[Items listed in a dataset]

· · · · ·

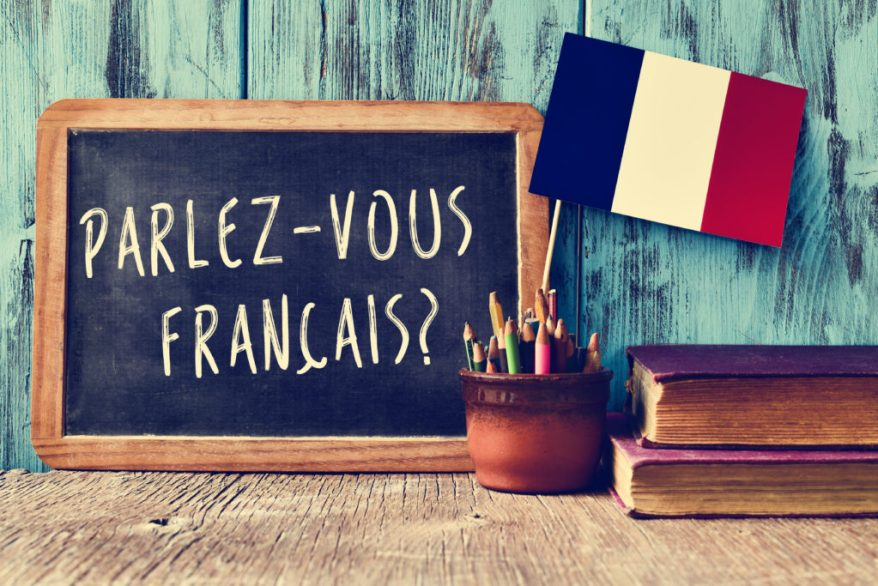 French is one of the world's major languages. It is a main or official language not just in France, but in parts of Belgium and Switzerland, in Monaco, in parts of Canada – notably but not only in Quebec – as well as being widely spoken in north and west Africa, Lebanon, and parts of south-east Asia, particularly in former French colonies. It is an official or a main second language in 55 countries worldwide and is reputed to be the foreign language that is most widely used in international communications, after English. Almost 300 million people speak French as their native language or as a second language.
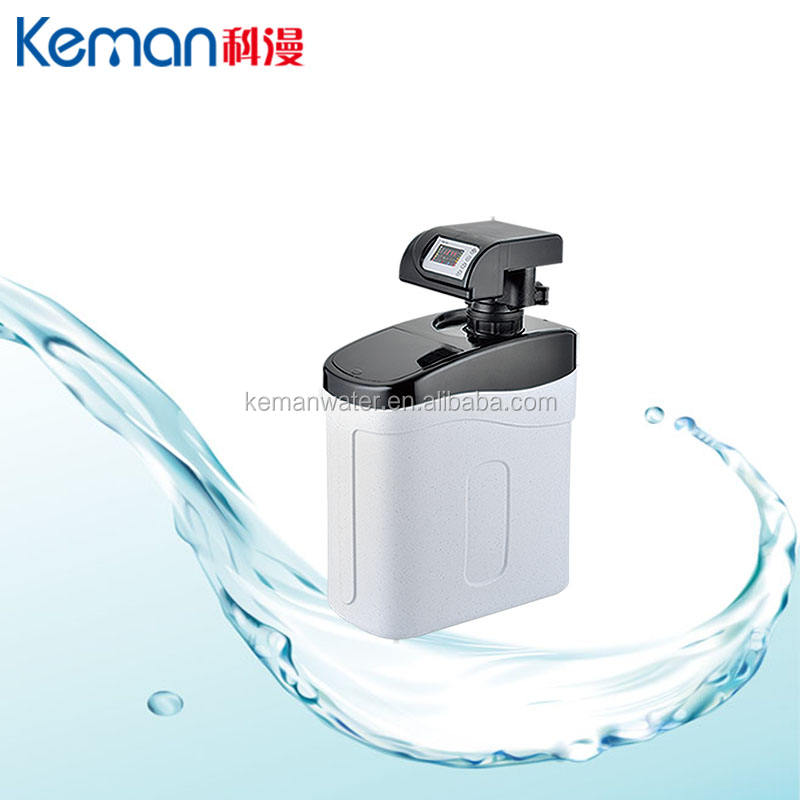 electronic water softener made in China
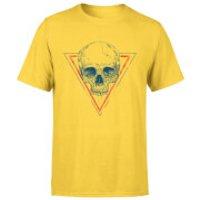 Balazs Solti Skull Men's T-Shirt - Yellow - XXL - Yellow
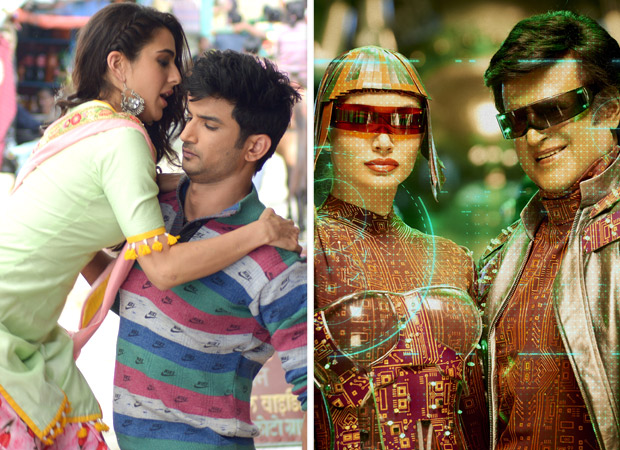 Box Office Kedarnath has a good first week, 2.0 [Hindi] keeps the moolah coming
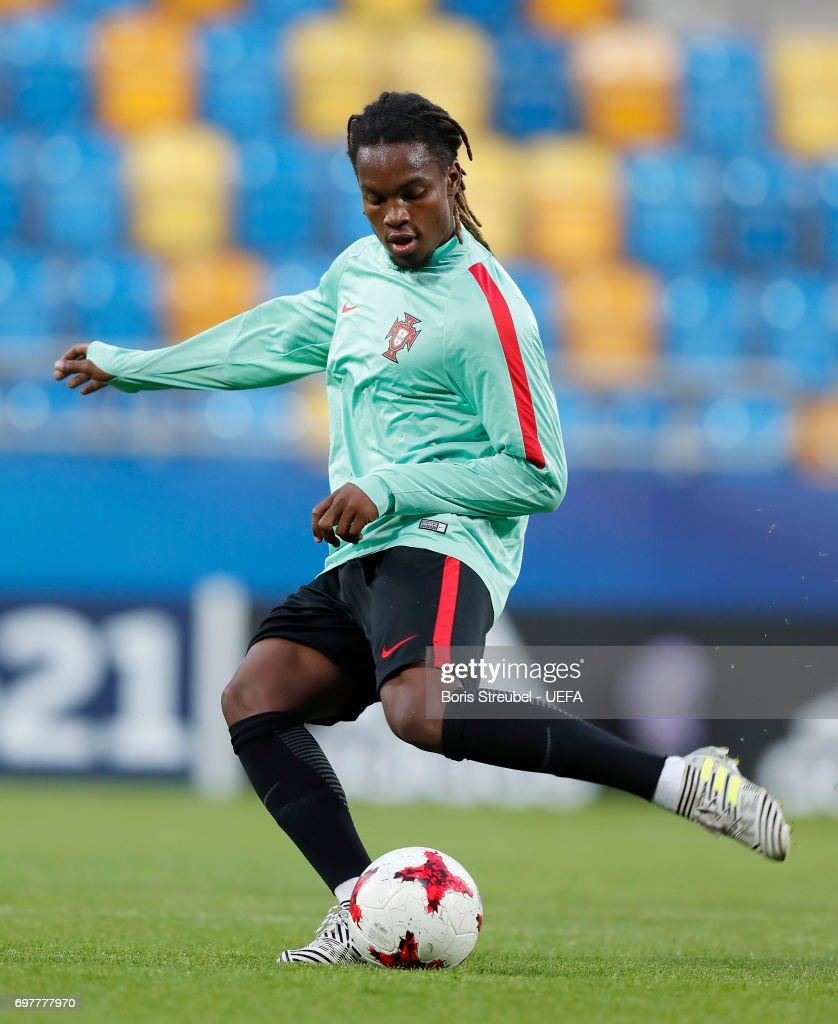 Renato Sanches of Portugal controls the ball during the MD-1 training session of the U21 national team of Portugal at Gdynia Sports Arena on June 19, 2017 in Gdynia, Poland.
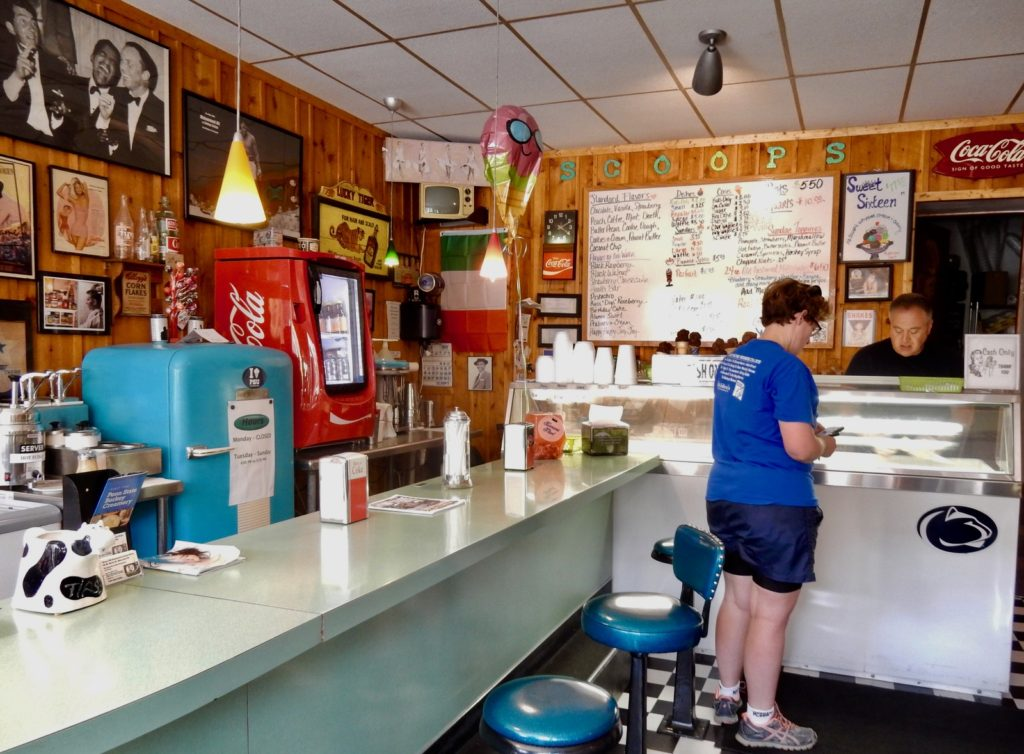 Scoops Blairsville PA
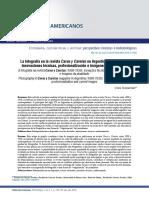 Gamarnik-La-fotografia-en-la-revista-Caras-y-Caretas.pdf
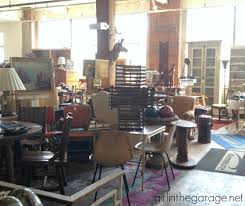 Antique Furniture Stores Indianapolis Treasure Hunting 2 U2013 Midland Arts And Antiques Market In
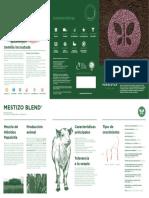 folleto_mestizo.pdf
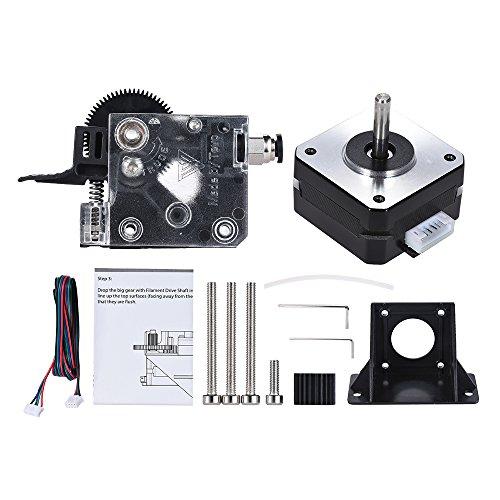 aibecy tevo Extruder Feeder Feeding Kit für 1,75mm Durchmesser Ø Filament i33D Drucker Extruder+Stepper Motor Durchmesser-motoren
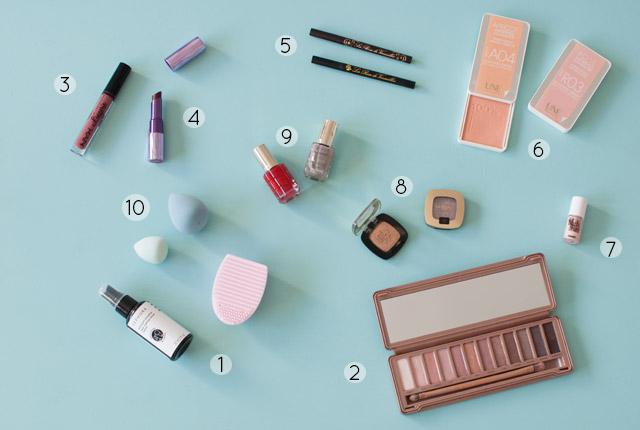 Mes favoris maquillage !
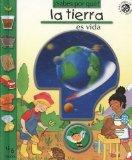 Sabes por que la tierra es vida?/ Do you Know Why the Earth is Life? (Sabes Por Que?/ Do You...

· · · · ·

**What the task asks**
Would you copy the lines above exactly, starting with the one that has "Renato Sanches of" and ending with the one that has "Gamarnik-La-fotografia-en-la-revista-Caras-y-Caretas.pdf", both included, without the pictures?

**Answer for this exercise**
 Renato Sanches of Portugal controls the ball during the MD-1 training session of the U21 national team of Portugal at Gdynia Sports Arena on June 19, 2017 in Gdynia, Poland.
 Scoops Blairsville PA
 Gamarnik-La-fotografia-en-la-revista-Caras-y-Caretas.pdf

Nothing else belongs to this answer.